Can you convert each of the records below into a JSON list of strings, one string per line, with blank lines skipped and the pictures left out?

## BEGIN Stored rows

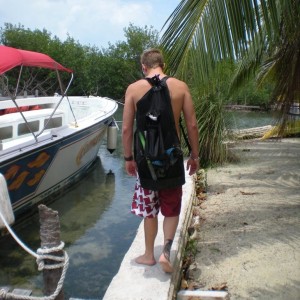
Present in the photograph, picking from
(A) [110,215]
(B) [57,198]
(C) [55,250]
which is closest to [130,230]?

## END Stored rows

**Answer to this problem:**
[
  "Present in the photograph, picking from",
  "(A) [110,215]",
  "(B) [57,198]",
  "(C) [55,250]",
  "which is closest to [130,230]?"
]